Supplied records —
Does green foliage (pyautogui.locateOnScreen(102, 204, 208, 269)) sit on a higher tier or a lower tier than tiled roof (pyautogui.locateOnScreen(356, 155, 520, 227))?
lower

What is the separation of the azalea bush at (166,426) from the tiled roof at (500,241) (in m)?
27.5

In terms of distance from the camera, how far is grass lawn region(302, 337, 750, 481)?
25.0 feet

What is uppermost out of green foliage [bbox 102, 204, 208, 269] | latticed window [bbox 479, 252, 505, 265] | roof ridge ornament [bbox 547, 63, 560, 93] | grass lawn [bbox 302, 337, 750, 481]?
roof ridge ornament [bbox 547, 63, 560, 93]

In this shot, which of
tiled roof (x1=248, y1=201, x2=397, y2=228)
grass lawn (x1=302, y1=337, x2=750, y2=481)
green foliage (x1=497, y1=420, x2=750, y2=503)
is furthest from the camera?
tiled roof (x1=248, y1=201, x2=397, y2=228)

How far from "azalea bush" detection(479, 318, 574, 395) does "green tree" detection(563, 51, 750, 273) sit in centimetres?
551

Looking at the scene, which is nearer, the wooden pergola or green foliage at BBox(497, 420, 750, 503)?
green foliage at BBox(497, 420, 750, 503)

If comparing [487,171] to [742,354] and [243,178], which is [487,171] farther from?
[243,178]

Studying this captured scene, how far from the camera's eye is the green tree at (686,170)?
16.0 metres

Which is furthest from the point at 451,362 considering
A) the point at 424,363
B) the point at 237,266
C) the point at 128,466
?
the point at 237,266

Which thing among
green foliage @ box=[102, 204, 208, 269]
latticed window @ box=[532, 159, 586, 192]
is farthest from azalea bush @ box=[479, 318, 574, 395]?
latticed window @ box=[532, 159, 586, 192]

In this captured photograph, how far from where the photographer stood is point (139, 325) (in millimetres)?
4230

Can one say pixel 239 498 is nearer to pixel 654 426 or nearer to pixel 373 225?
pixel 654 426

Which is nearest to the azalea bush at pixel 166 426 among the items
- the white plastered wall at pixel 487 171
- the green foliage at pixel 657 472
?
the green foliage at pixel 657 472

Brief —
Reproduce exactly, with nothing added, the lines from the one that contains "In this shot, which of" to the end of the data.

Response for this exercise —
In this shot, which of
tiled roof (x1=248, y1=201, x2=397, y2=228)
grass lawn (x1=302, y1=337, x2=750, y2=481)
green foliage (x1=497, y1=420, x2=750, y2=503)
is furthest from the camera?
tiled roof (x1=248, y1=201, x2=397, y2=228)

How far from "azalea bush" detection(479, 318, 574, 395) does "green tree" detection(563, 51, 750, 273) sit in centimetres?
551

Looking at the scene, which is nearer, the wooden pergola or green foliage at BBox(497, 420, 750, 503)?
green foliage at BBox(497, 420, 750, 503)

If comparing [487,171] to [742,354] and [243,178], which is [487,171] farther from?
[243,178]

Studying this captured scene, how far from the camera's eye is the green tree at (686,170)?
16.0 metres

Which is furthest from the point at 451,362 considering
A) the point at 424,363
B) the point at 237,266
C) the point at 128,466
?
the point at 237,266

Which thing among
green foliage @ box=[102, 204, 208, 269]
latticed window @ box=[532, 159, 586, 192]
is farthest from azalea bush @ box=[479, 318, 574, 395]?
latticed window @ box=[532, 159, 586, 192]

In this captured photograph, how far from where the photographer stood is point (139, 325) (in millimetres)?
4230

Can one say pixel 239 498 is nearer to pixel 654 426 or nearer to pixel 373 225?
pixel 654 426

Which is nearest to the azalea bush at pixel 166 426 among the items
- the white plastered wall at pixel 487 171
- the green foliage at pixel 657 472
?
the green foliage at pixel 657 472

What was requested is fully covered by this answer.